СУТЬ ЗАДАНИЯ: Выпишите без изменений часть текста о женских божествах Германии: начните с того места, где стоят слова «Однако в народных», и остановитесь после слов «них народное предание.».

ФРАГМЕНТ ТЕКСТА:
Однако в народных преданиях Германии еще жива память о нескольких женских божествах, отсутствующих в скандинавской системе. Богини могут дольше задерживаться в людской памяти, поскольку почитание их имело значение для узкого домашнего круга. Однако облик их в результате воздействия времени и христианства настолько деградирует, что теперь они фигурируют скорее в качестве жутких призрачных созданий, чем богинь. Нельзя установить, являются ли правильными сами их имена, или они возникли из имен вторичных или эпитетов, а также не совпадают ли некоторые из них, являющиеся сейчас под различными именами, на что намекает удивительное сходство преданий. Нам остается лишь повторить то, что говорит о них народное предание.

ВЫДЕРЖКИ ИЗ ДАННЫХ:
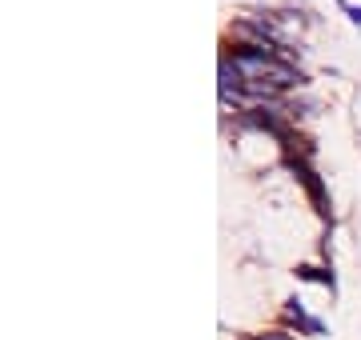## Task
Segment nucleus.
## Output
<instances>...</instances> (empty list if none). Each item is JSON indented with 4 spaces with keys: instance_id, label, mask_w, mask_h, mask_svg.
I'll return each instance as SVG.
<instances>
[{
    "instance_id": "nucleus-2",
    "label": "nucleus",
    "mask_w": 361,
    "mask_h": 340,
    "mask_svg": "<svg viewBox=\"0 0 361 340\" xmlns=\"http://www.w3.org/2000/svg\"><path fill=\"white\" fill-rule=\"evenodd\" d=\"M289 168H293V172L301 177V184L309 188V196H313V204H317V212H321V216H329V201H325V184H321V177H317V172L309 168V160H305V157H289Z\"/></svg>"
},
{
    "instance_id": "nucleus-5",
    "label": "nucleus",
    "mask_w": 361,
    "mask_h": 340,
    "mask_svg": "<svg viewBox=\"0 0 361 340\" xmlns=\"http://www.w3.org/2000/svg\"><path fill=\"white\" fill-rule=\"evenodd\" d=\"M341 8H345V16H349V24L353 28H361V4H345V0H337Z\"/></svg>"
},
{
    "instance_id": "nucleus-4",
    "label": "nucleus",
    "mask_w": 361,
    "mask_h": 340,
    "mask_svg": "<svg viewBox=\"0 0 361 340\" xmlns=\"http://www.w3.org/2000/svg\"><path fill=\"white\" fill-rule=\"evenodd\" d=\"M297 276H301V280H317V284H325V288L333 293V272L313 269V264H301V269H297Z\"/></svg>"
},
{
    "instance_id": "nucleus-1",
    "label": "nucleus",
    "mask_w": 361,
    "mask_h": 340,
    "mask_svg": "<svg viewBox=\"0 0 361 340\" xmlns=\"http://www.w3.org/2000/svg\"><path fill=\"white\" fill-rule=\"evenodd\" d=\"M229 60H233V68H237L245 80L273 84L277 92L297 89V84L305 80V76H301V68L289 65L285 56H277V52H257V48H249V45H237L233 52H229Z\"/></svg>"
},
{
    "instance_id": "nucleus-3",
    "label": "nucleus",
    "mask_w": 361,
    "mask_h": 340,
    "mask_svg": "<svg viewBox=\"0 0 361 340\" xmlns=\"http://www.w3.org/2000/svg\"><path fill=\"white\" fill-rule=\"evenodd\" d=\"M285 317L293 320V324H297L301 332H313V337H325V324H321L317 317H309V313H305V304H301L297 296H293V300L285 304Z\"/></svg>"
},
{
    "instance_id": "nucleus-6",
    "label": "nucleus",
    "mask_w": 361,
    "mask_h": 340,
    "mask_svg": "<svg viewBox=\"0 0 361 340\" xmlns=\"http://www.w3.org/2000/svg\"><path fill=\"white\" fill-rule=\"evenodd\" d=\"M253 340H297V337H289V332H265V337H253Z\"/></svg>"
}]
</instances>
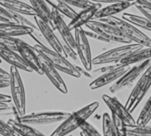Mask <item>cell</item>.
Wrapping results in <instances>:
<instances>
[{
	"label": "cell",
	"mask_w": 151,
	"mask_h": 136,
	"mask_svg": "<svg viewBox=\"0 0 151 136\" xmlns=\"http://www.w3.org/2000/svg\"><path fill=\"white\" fill-rule=\"evenodd\" d=\"M122 19L134 24L137 27H142L143 29H146V30L151 32V20L144 15L140 16V15H136V14L125 12L122 15Z\"/></svg>",
	"instance_id": "cell-25"
},
{
	"label": "cell",
	"mask_w": 151,
	"mask_h": 136,
	"mask_svg": "<svg viewBox=\"0 0 151 136\" xmlns=\"http://www.w3.org/2000/svg\"><path fill=\"white\" fill-rule=\"evenodd\" d=\"M127 131L151 135V127L149 126H127Z\"/></svg>",
	"instance_id": "cell-36"
},
{
	"label": "cell",
	"mask_w": 151,
	"mask_h": 136,
	"mask_svg": "<svg viewBox=\"0 0 151 136\" xmlns=\"http://www.w3.org/2000/svg\"><path fill=\"white\" fill-rule=\"evenodd\" d=\"M34 18L39 31L42 33L45 41L50 44L51 49L66 58V55L63 48V43L58 40V38L54 33V30L50 27H49V25H47L43 20H42L37 15L34 16Z\"/></svg>",
	"instance_id": "cell-14"
},
{
	"label": "cell",
	"mask_w": 151,
	"mask_h": 136,
	"mask_svg": "<svg viewBox=\"0 0 151 136\" xmlns=\"http://www.w3.org/2000/svg\"><path fill=\"white\" fill-rule=\"evenodd\" d=\"M102 8L100 3H94L93 4L82 9L77 15L70 21L68 27L71 30H74L78 27H81L83 25H86L93 18H95L96 13Z\"/></svg>",
	"instance_id": "cell-17"
},
{
	"label": "cell",
	"mask_w": 151,
	"mask_h": 136,
	"mask_svg": "<svg viewBox=\"0 0 151 136\" xmlns=\"http://www.w3.org/2000/svg\"><path fill=\"white\" fill-rule=\"evenodd\" d=\"M127 136H151L149 135H144V134H139V133H134L130 131H127Z\"/></svg>",
	"instance_id": "cell-45"
},
{
	"label": "cell",
	"mask_w": 151,
	"mask_h": 136,
	"mask_svg": "<svg viewBox=\"0 0 151 136\" xmlns=\"http://www.w3.org/2000/svg\"><path fill=\"white\" fill-rule=\"evenodd\" d=\"M85 33H86V35H87V36L88 37H91V38H94L95 40H97V41H99V42H107V43H111L108 40H106L105 38H104L102 35H98L97 33H96V32H93V31H85Z\"/></svg>",
	"instance_id": "cell-39"
},
{
	"label": "cell",
	"mask_w": 151,
	"mask_h": 136,
	"mask_svg": "<svg viewBox=\"0 0 151 136\" xmlns=\"http://www.w3.org/2000/svg\"><path fill=\"white\" fill-rule=\"evenodd\" d=\"M1 63H2V58H0V64H1Z\"/></svg>",
	"instance_id": "cell-48"
},
{
	"label": "cell",
	"mask_w": 151,
	"mask_h": 136,
	"mask_svg": "<svg viewBox=\"0 0 151 136\" xmlns=\"http://www.w3.org/2000/svg\"><path fill=\"white\" fill-rule=\"evenodd\" d=\"M10 88L11 96L13 104L16 107L20 117L26 114V95L22 79L20 77L19 69L16 66L11 65L10 68Z\"/></svg>",
	"instance_id": "cell-4"
},
{
	"label": "cell",
	"mask_w": 151,
	"mask_h": 136,
	"mask_svg": "<svg viewBox=\"0 0 151 136\" xmlns=\"http://www.w3.org/2000/svg\"><path fill=\"white\" fill-rule=\"evenodd\" d=\"M19 42V39L17 38V37L0 35V45L4 46V47H6L8 49L16 50V51H18Z\"/></svg>",
	"instance_id": "cell-30"
},
{
	"label": "cell",
	"mask_w": 151,
	"mask_h": 136,
	"mask_svg": "<svg viewBox=\"0 0 151 136\" xmlns=\"http://www.w3.org/2000/svg\"><path fill=\"white\" fill-rule=\"evenodd\" d=\"M12 101V96H8V95H4V94H2L0 93V102L1 103H11Z\"/></svg>",
	"instance_id": "cell-40"
},
{
	"label": "cell",
	"mask_w": 151,
	"mask_h": 136,
	"mask_svg": "<svg viewBox=\"0 0 151 136\" xmlns=\"http://www.w3.org/2000/svg\"><path fill=\"white\" fill-rule=\"evenodd\" d=\"M7 123L20 136H46L31 126L23 124L14 119H9Z\"/></svg>",
	"instance_id": "cell-24"
},
{
	"label": "cell",
	"mask_w": 151,
	"mask_h": 136,
	"mask_svg": "<svg viewBox=\"0 0 151 136\" xmlns=\"http://www.w3.org/2000/svg\"><path fill=\"white\" fill-rule=\"evenodd\" d=\"M136 4L134 0H124L119 2L111 3L109 5L101 8L95 15V19H103L110 16H115V14L124 12L125 10L134 6Z\"/></svg>",
	"instance_id": "cell-19"
},
{
	"label": "cell",
	"mask_w": 151,
	"mask_h": 136,
	"mask_svg": "<svg viewBox=\"0 0 151 136\" xmlns=\"http://www.w3.org/2000/svg\"><path fill=\"white\" fill-rule=\"evenodd\" d=\"M134 6L144 15L146 16L147 18H149L151 20V7H147V6H144V5H142V4H135Z\"/></svg>",
	"instance_id": "cell-38"
},
{
	"label": "cell",
	"mask_w": 151,
	"mask_h": 136,
	"mask_svg": "<svg viewBox=\"0 0 151 136\" xmlns=\"http://www.w3.org/2000/svg\"><path fill=\"white\" fill-rule=\"evenodd\" d=\"M63 48H64V50H65V55H66V58L67 57H69V58H71L73 60H74V61H76L77 60V52H75V50L74 49H73V48H71L69 45H67L66 43H63Z\"/></svg>",
	"instance_id": "cell-37"
},
{
	"label": "cell",
	"mask_w": 151,
	"mask_h": 136,
	"mask_svg": "<svg viewBox=\"0 0 151 136\" xmlns=\"http://www.w3.org/2000/svg\"><path fill=\"white\" fill-rule=\"evenodd\" d=\"M71 113L65 112H35L20 117L18 121L29 126H43L63 122Z\"/></svg>",
	"instance_id": "cell-8"
},
{
	"label": "cell",
	"mask_w": 151,
	"mask_h": 136,
	"mask_svg": "<svg viewBox=\"0 0 151 136\" xmlns=\"http://www.w3.org/2000/svg\"><path fill=\"white\" fill-rule=\"evenodd\" d=\"M12 12V15L15 19V20L17 21L18 24H20V25H23V26H27V27H33L35 29H38L37 26H35L34 23H32L30 20H28L27 19H26L24 17V14H21V13H18V12Z\"/></svg>",
	"instance_id": "cell-34"
},
{
	"label": "cell",
	"mask_w": 151,
	"mask_h": 136,
	"mask_svg": "<svg viewBox=\"0 0 151 136\" xmlns=\"http://www.w3.org/2000/svg\"><path fill=\"white\" fill-rule=\"evenodd\" d=\"M18 52L22 57L24 61L33 69L34 72L37 73L40 75L43 74V71L42 68V65L38 57V53L34 49L33 46L27 44L26 42L19 39L18 44Z\"/></svg>",
	"instance_id": "cell-12"
},
{
	"label": "cell",
	"mask_w": 151,
	"mask_h": 136,
	"mask_svg": "<svg viewBox=\"0 0 151 136\" xmlns=\"http://www.w3.org/2000/svg\"><path fill=\"white\" fill-rule=\"evenodd\" d=\"M9 109V105L7 103H1L0 102V112L1 111H6Z\"/></svg>",
	"instance_id": "cell-46"
},
{
	"label": "cell",
	"mask_w": 151,
	"mask_h": 136,
	"mask_svg": "<svg viewBox=\"0 0 151 136\" xmlns=\"http://www.w3.org/2000/svg\"><path fill=\"white\" fill-rule=\"evenodd\" d=\"M151 58V47H146V48H142L130 55H128L127 57H126L125 58H123L122 60H120L118 63H115L119 65H132L134 64H139L142 62H144L148 59Z\"/></svg>",
	"instance_id": "cell-23"
},
{
	"label": "cell",
	"mask_w": 151,
	"mask_h": 136,
	"mask_svg": "<svg viewBox=\"0 0 151 136\" xmlns=\"http://www.w3.org/2000/svg\"><path fill=\"white\" fill-rule=\"evenodd\" d=\"M130 67L131 65H120L113 70L102 73L98 78H96L90 83L89 88L95 90L102 87H104L111 82L117 81Z\"/></svg>",
	"instance_id": "cell-16"
},
{
	"label": "cell",
	"mask_w": 151,
	"mask_h": 136,
	"mask_svg": "<svg viewBox=\"0 0 151 136\" xmlns=\"http://www.w3.org/2000/svg\"><path fill=\"white\" fill-rule=\"evenodd\" d=\"M151 65V58L144 62L139 63L133 67H130L117 81L113 83V85L110 88V91L112 94H116L119 91H122L125 89L131 87L142 73L147 70V68Z\"/></svg>",
	"instance_id": "cell-9"
},
{
	"label": "cell",
	"mask_w": 151,
	"mask_h": 136,
	"mask_svg": "<svg viewBox=\"0 0 151 136\" xmlns=\"http://www.w3.org/2000/svg\"><path fill=\"white\" fill-rule=\"evenodd\" d=\"M0 135L3 136H20L8 123L0 119Z\"/></svg>",
	"instance_id": "cell-33"
},
{
	"label": "cell",
	"mask_w": 151,
	"mask_h": 136,
	"mask_svg": "<svg viewBox=\"0 0 151 136\" xmlns=\"http://www.w3.org/2000/svg\"><path fill=\"white\" fill-rule=\"evenodd\" d=\"M91 2L94 3H104V4H111V3H115V2H119V1H124V0H89Z\"/></svg>",
	"instance_id": "cell-43"
},
{
	"label": "cell",
	"mask_w": 151,
	"mask_h": 136,
	"mask_svg": "<svg viewBox=\"0 0 151 136\" xmlns=\"http://www.w3.org/2000/svg\"><path fill=\"white\" fill-rule=\"evenodd\" d=\"M136 4L147 6V7H151V0H134Z\"/></svg>",
	"instance_id": "cell-42"
},
{
	"label": "cell",
	"mask_w": 151,
	"mask_h": 136,
	"mask_svg": "<svg viewBox=\"0 0 151 136\" xmlns=\"http://www.w3.org/2000/svg\"><path fill=\"white\" fill-rule=\"evenodd\" d=\"M101 21L109 23L116 27L124 36L131 40L133 42L139 43L144 47H151V39L144 33H142L136 26L128 22L124 19L118 18L116 16H110L100 19Z\"/></svg>",
	"instance_id": "cell-2"
},
{
	"label": "cell",
	"mask_w": 151,
	"mask_h": 136,
	"mask_svg": "<svg viewBox=\"0 0 151 136\" xmlns=\"http://www.w3.org/2000/svg\"><path fill=\"white\" fill-rule=\"evenodd\" d=\"M104 102L107 105V107L110 109L111 113L116 114L119 116L125 123L127 126H135L136 121L133 118L132 114L127 110L126 106H124L117 98L110 96L109 95H103L102 96Z\"/></svg>",
	"instance_id": "cell-13"
},
{
	"label": "cell",
	"mask_w": 151,
	"mask_h": 136,
	"mask_svg": "<svg viewBox=\"0 0 151 136\" xmlns=\"http://www.w3.org/2000/svg\"><path fill=\"white\" fill-rule=\"evenodd\" d=\"M102 127H103V136H118L116 128L113 125L111 116L104 112L102 117Z\"/></svg>",
	"instance_id": "cell-27"
},
{
	"label": "cell",
	"mask_w": 151,
	"mask_h": 136,
	"mask_svg": "<svg viewBox=\"0 0 151 136\" xmlns=\"http://www.w3.org/2000/svg\"><path fill=\"white\" fill-rule=\"evenodd\" d=\"M0 58H2V60L6 61L11 65L16 66L18 69H20L27 73L34 72L33 69L30 68V66L24 61L22 57L19 55V53L16 50L0 45Z\"/></svg>",
	"instance_id": "cell-18"
},
{
	"label": "cell",
	"mask_w": 151,
	"mask_h": 136,
	"mask_svg": "<svg viewBox=\"0 0 151 136\" xmlns=\"http://www.w3.org/2000/svg\"><path fill=\"white\" fill-rule=\"evenodd\" d=\"M58 1L64 2L71 6H75L81 9H84L94 4V2H91L89 0H58Z\"/></svg>",
	"instance_id": "cell-35"
},
{
	"label": "cell",
	"mask_w": 151,
	"mask_h": 136,
	"mask_svg": "<svg viewBox=\"0 0 151 136\" xmlns=\"http://www.w3.org/2000/svg\"><path fill=\"white\" fill-rule=\"evenodd\" d=\"M10 86V81L9 80H4V79H0V89H4Z\"/></svg>",
	"instance_id": "cell-44"
},
{
	"label": "cell",
	"mask_w": 151,
	"mask_h": 136,
	"mask_svg": "<svg viewBox=\"0 0 151 136\" xmlns=\"http://www.w3.org/2000/svg\"><path fill=\"white\" fill-rule=\"evenodd\" d=\"M144 46L139 43H127L123 46L116 47L112 50H110L108 51H105L95 58L92 59L93 65H100L104 64H110V63H118L128 55L142 49Z\"/></svg>",
	"instance_id": "cell-5"
},
{
	"label": "cell",
	"mask_w": 151,
	"mask_h": 136,
	"mask_svg": "<svg viewBox=\"0 0 151 136\" xmlns=\"http://www.w3.org/2000/svg\"><path fill=\"white\" fill-rule=\"evenodd\" d=\"M80 128L84 134H86L88 136H102V135L97 131V129L94 126H92L89 122H88V120L85 121L81 126Z\"/></svg>",
	"instance_id": "cell-32"
},
{
	"label": "cell",
	"mask_w": 151,
	"mask_h": 136,
	"mask_svg": "<svg viewBox=\"0 0 151 136\" xmlns=\"http://www.w3.org/2000/svg\"><path fill=\"white\" fill-rule=\"evenodd\" d=\"M89 30L97 33L104 38L108 40L111 43L119 42V43H133V42L127 39L122 35V33L113 25L99 20L91 19L85 25Z\"/></svg>",
	"instance_id": "cell-7"
},
{
	"label": "cell",
	"mask_w": 151,
	"mask_h": 136,
	"mask_svg": "<svg viewBox=\"0 0 151 136\" xmlns=\"http://www.w3.org/2000/svg\"><path fill=\"white\" fill-rule=\"evenodd\" d=\"M74 38H75V50L77 55L84 66V69L87 71L92 70V55L89 42L88 36L85 33V30L82 27H78L74 29Z\"/></svg>",
	"instance_id": "cell-10"
},
{
	"label": "cell",
	"mask_w": 151,
	"mask_h": 136,
	"mask_svg": "<svg viewBox=\"0 0 151 136\" xmlns=\"http://www.w3.org/2000/svg\"><path fill=\"white\" fill-rule=\"evenodd\" d=\"M0 4L11 12L33 17L36 15L35 11L30 4H27L19 0H0Z\"/></svg>",
	"instance_id": "cell-22"
},
{
	"label": "cell",
	"mask_w": 151,
	"mask_h": 136,
	"mask_svg": "<svg viewBox=\"0 0 151 136\" xmlns=\"http://www.w3.org/2000/svg\"><path fill=\"white\" fill-rule=\"evenodd\" d=\"M80 135L81 136H88L87 135H86V134H84L82 131H81V132H80Z\"/></svg>",
	"instance_id": "cell-47"
},
{
	"label": "cell",
	"mask_w": 151,
	"mask_h": 136,
	"mask_svg": "<svg viewBox=\"0 0 151 136\" xmlns=\"http://www.w3.org/2000/svg\"><path fill=\"white\" fill-rule=\"evenodd\" d=\"M45 1L52 8H55L57 11H58L62 15H65L71 19H73L78 13L71 5H69L64 2H61L58 0H56V2H52L51 0H45Z\"/></svg>",
	"instance_id": "cell-26"
},
{
	"label": "cell",
	"mask_w": 151,
	"mask_h": 136,
	"mask_svg": "<svg viewBox=\"0 0 151 136\" xmlns=\"http://www.w3.org/2000/svg\"><path fill=\"white\" fill-rule=\"evenodd\" d=\"M151 87V65L147 68V70L142 73L140 79L137 81L134 88L133 89L132 92L130 93L127 103L126 108L127 110L132 113L135 111L137 106L142 101L144 96H146L147 92Z\"/></svg>",
	"instance_id": "cell-6"
},
{
	"label": "cell",
	"mask_w": 151,
	"mask_h": 136,
	"mask_svg": "<svg viewBox=\"0 0 151 136\" xmlns=\"http://www.w3.org/2000/svg\"><path fill=\"white\" fill-rule=\"evenodd\" d=\"M0 22H12V23H17L15 20L12 12L9 10H7L5 7L2 6L0 4Z\"/></svg>",
	"instance_id": "cell-31"
},
{
	"label": "cell",
	"mask_w": 151,
	"mask_h": 136,
	"mask_svg": "<svg viewBox=\"0 0 151 136\" xmlns=\"http://www.w3.org/2000/svg\"><path fill=\"white\" fill-rule=\"evenodd\" d=\"M70 136H72V135H70Z\"/></svg>",
	"instance_id": "cell-49"
},
{
	"label": "cell",
	"mask_w": 151,
	"mask_h": 136,
	"mask_svg": "<svg viewBox=\"0 0 151 136\" xmlns=\"http://www.w3.org/2000/svg\"><path fill=\"white\" fill-rule=\"evenodd\" d=\"M33 47L37 52L42 53L58 71H61L75 78H80L81 76V73L79 72L77 67L73 65L72 63H70L65 56L58 53L52 49L48 48L46 45L36 43Z\"/></svg>",
	"instance_id": "cell-3"
},
{
	"label": "cell",
	"mask_w": 151,
	"mask_h": 136,
	"mask_svg": "<svg viewBox=\"0 0 151 136\" xmlns=\"http://www.w3.org/2000/svg\"><path fill=\"white\" fill-rule=\"evenodd\" d=\"M31 6L36 12V15L43 20L49 27H50L53 30H56V27L52 21L51 17V10L49 8V4L45 0H29Z\"/></svg>",
	"instance_id": "cell-21"
},
{
	"label": "cell",
	"mask_w": 151,
	"mask_h": 136,
	"mask_svg": "<svg viewBox=\"0 0 151 136\" xmlns=\"http://www.w3.org/2000/svg\"><path fill=\"white\" fill-rule=\"evenodd\" d=\"M51 17L53 24L56 27V29L58 31L59 35H61L63 41L65 43L69 45L71 48L75 50V38L73 35L72 34V30L69 28L68 25L64 20L62 14L57 11L55 8L51 9Z\"/></svg>",
	"instance_id": "cell-15"
},
{
	"label": "cell",
	"mask_w": 151,
	"mask_h": 136,
	"mask_svg": "<svg viewBox=\"0 0 151 136\" xmlns=\"http://www.w3.org/2000/svg\"><path fill=\"white\" fill-rule=\"evenodd\" d=\"M0 79L9 80L10 79V73H7L5 70L0 67Z\"/></svg>",
	"instance_id": "cell-41"
},
{
	"label": "cell",
	"mask_w": 151,
	"mask_h": 136,
	"mask_svg": "<svg viewBox=\"0 0 151 136\" xmlns=\"http://www.w3.org/2000/svg\"><path fill=\"white\" fill-rule=\"evenodd\" d=\"M111 119L113 122V125L117 131L118 136H127V125L126 123L116 114L111 113Z\"/></svg>",
	"instance_id": "cell-29"
},
{
	"label": "cell",
	"mask_w": 151,
	"mask_h": 136,
	"mask_svg": "<svg viewBox=\"0 0 151 136\" xmlns=\"http://www.w3.org/2000/svg\"><path fill=\"white\" fill-rule=\"evenodd\" d=\"M151 120V96L143 106L138 119L136 121L137 126H146Z\"/></svg>",
	"instance_id": "cell-28"
},
{
	"label": "cell",
	"mask_w": 151,
	"mask_h": 136,
	"mask_svg": "<svg viewBox=\"0 0 151 136\" xmlns=\"http://www.w3.org/2000/svg\"><path fill=\"white\" fill-rule=\"evenodd\" d=\"M35 30L33 27L23 26L18 23L12 22H0V35L18 37L32 34Z\"/></svg>",
	"instance_id": "cell-20"
},
{
	"label": "cell",
	"mask_w": 151,
	"mask_h": 136,
	"mask_svg": "<svg viewBox=\"0 0 151 136\" xmlns=\"http://www.w3.org/2000/svg\"><path fill=\"white\" fill-rule=\"evenodd\" d=\"M98 107L99 103L93 102L79 111L71 113L70 116L65 119L50 136H65L69 135L77 128L81 127V126L87 121L93 113L96 112Z\"/></svg>",
	"instance_id": "cell-1"
},
{
	"label": "cell",
	"mask_w": 151,
	"mask_h": 136,
	"mask_svg": "<svg viewBox=\"0 0 151 136\" xmlns=\"http://www.w3.org/2000/svg\"><path fill=\"white\" fill-rule=\"evenodd\" d=\"M37 53H38V57H39L41 65H42L43 74H45L48 77V79L50 81V82L61 93L67 94V92H68L67 87H66L64 80L62 79V77L58 73V70L50 62V60L42 53H41V52H37Z\"/></svg>",
	"instance_id": "cell-11"
}]
</instances>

РЕШЕНИЕ ЗАДАНИЯ:
Однако в народных преданиях Германии еще жива память о нескольких женских божествах, отсутствующих в скандинавской системе. Богини могут дольше задерживаться в людской памяти, поскольку почитание их имело значение для узкого домашнего круга. Однако облик их в результате воздействия времени и христианства настолько деградирует, что теперь они фигурируют скорее в качестве жутких призрачных созданий, чем богинь. Нельзя установить, являются ли правильными сами их имена, или они возникли из имен вторичных или эпитетов, а также не совпадают ли некоторые из них, являющиеся сейчас под различными именами, на что намекает удивительное сходство преданий. Нам остается лишь повторить то, что говорит о них народное предание.